Alone among the political bloggers, he has no wish to be a member of the Village. Every other blogger above a certain visibility level wants to be part of the crowd, associated with a high-profile website, regurgitating the stories of the MSM, featured in celebrity interviews in papers and magazines, and appearing in the talking heads venues of cable, broadcast and radio.
Somerby knows that to have an independent and critical voice about the media you must be independent and unrelentlingly critical of that media. In order to do this, it also means criticizing the enablers of the media, the social and political insiders who hold the cocktail parties, pick up the phones, provide the spin, and, most of all, enforce their narrative of how the world works. The "creative class" on the left has never relinquished the fantasy that somehow the press is on "our" side, secretly harboring fantasies of being the next Woodward and Bernstein. It is all about catching someone in an act of wrong-doing, not about presenting a corrective context to the agendas presented to them. It's all about "gotchas". Their counter-parts on the right have never relinquished those fantasies, either, and they have been strikingly successful at taking over the media while asserting that the media is a hopelessly biased tool of the liberals. The chief difference between these two groups is that the right has used the media to consolidate its hold on power while the left has cheerfully assisted the right in achieving that goal. They both delight in playing "gotcha" with Democratic figures.
His five part (to date) response to Tim Russert's death is an incredible, blistering analysis of this self-serving relationship. While other people (myself included) have focused on Russert himself, either to lionize him or reject him, Bob has taken the occasion to use their own words to expose their solipsistic adulation of their own dishonest culture. The last paragraph of the first post lays it out succinctly:
The guy [Russert] who wrote those books about dads is the same guy who gave those embarrassing answers in that interview with Bill Moyers. (In fairness, we’re inclined to think that Moyers overstated one alleged problem.) Predictably enough, Tim’s colleagues told you about the books; that interview got disappeared—along with the (inevitable) human shortcomings behind it. And no, they didn’t necessarily do that out of respect; it’s what they do in every circumstance. The instinctive refusal to tell you the truth lies at the heart of their culture.
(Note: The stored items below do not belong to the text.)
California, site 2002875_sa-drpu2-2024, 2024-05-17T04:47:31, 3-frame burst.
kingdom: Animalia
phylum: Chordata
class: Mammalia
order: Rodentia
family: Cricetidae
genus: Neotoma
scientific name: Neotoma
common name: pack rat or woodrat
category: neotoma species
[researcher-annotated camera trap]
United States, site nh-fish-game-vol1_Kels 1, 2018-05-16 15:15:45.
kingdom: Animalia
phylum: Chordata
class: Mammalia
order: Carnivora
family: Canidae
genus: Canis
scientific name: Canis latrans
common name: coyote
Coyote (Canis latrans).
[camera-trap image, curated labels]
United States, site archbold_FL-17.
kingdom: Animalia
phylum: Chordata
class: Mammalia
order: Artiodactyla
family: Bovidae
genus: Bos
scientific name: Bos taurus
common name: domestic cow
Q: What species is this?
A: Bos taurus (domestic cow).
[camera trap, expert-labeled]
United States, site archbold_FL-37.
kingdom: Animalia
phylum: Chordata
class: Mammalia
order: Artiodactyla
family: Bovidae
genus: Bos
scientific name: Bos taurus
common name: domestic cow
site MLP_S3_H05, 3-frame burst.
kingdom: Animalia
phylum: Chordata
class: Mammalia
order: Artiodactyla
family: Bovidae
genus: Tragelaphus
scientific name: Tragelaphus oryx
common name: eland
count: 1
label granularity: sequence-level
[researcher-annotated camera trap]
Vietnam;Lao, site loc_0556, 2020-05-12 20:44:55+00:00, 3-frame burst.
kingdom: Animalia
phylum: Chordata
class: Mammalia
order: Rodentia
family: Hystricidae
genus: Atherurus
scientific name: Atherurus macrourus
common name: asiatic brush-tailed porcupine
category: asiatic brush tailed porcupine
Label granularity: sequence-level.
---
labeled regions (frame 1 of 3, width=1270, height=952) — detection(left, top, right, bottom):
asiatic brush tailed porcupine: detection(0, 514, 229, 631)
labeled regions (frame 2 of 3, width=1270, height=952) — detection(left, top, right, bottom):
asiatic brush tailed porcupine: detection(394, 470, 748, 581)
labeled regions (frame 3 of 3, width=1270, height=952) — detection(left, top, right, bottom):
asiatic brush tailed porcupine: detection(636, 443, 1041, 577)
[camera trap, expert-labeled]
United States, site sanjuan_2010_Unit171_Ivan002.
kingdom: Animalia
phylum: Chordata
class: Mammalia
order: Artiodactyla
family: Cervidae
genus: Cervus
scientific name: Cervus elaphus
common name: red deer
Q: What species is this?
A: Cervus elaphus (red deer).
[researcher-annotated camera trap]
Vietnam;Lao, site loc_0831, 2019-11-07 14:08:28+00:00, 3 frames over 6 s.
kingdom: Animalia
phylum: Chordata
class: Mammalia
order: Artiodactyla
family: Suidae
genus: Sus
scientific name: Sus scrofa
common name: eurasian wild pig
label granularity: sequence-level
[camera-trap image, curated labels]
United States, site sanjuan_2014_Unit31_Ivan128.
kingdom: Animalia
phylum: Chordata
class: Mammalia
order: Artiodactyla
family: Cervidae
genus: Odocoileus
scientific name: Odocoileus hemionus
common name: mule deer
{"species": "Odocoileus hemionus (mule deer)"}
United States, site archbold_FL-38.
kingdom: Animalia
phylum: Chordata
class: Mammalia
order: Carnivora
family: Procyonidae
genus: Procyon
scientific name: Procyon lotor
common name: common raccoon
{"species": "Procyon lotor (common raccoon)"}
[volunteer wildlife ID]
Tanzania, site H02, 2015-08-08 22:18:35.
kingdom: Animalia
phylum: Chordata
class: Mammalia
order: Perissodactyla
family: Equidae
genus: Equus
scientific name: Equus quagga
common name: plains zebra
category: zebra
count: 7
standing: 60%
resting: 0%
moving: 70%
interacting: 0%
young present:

Let's repeat that: The instinctive refusal to tell the truth lies at the heart of their culture.
Read all five of Somerby's posts. They are somewhat repetitive, but they build to his ultimate criticism, which is of the netroots and those who claim to be liberal voices.
- The instinctive refusal to tell you the truth lies at the heart of their culture
- Three pundits staged a rare discussion
- Tim always knew who the phonies were, Brokaw oddly explained
- Put the novels aside!
- This was quite a week for press watchers
The way in which the allegedly oppositional netroots reporters have handed their credibility over to the MSM without a struggle is their unwillingness to tell the truth when it clashes with their desire for how the world should be. Like the MSM, they have picked sides based on a script handed to them by the movement conservatives, and now, when the dust clears, they are left backing someone very like themselves, someone with an instinctual refusal to tell the truth.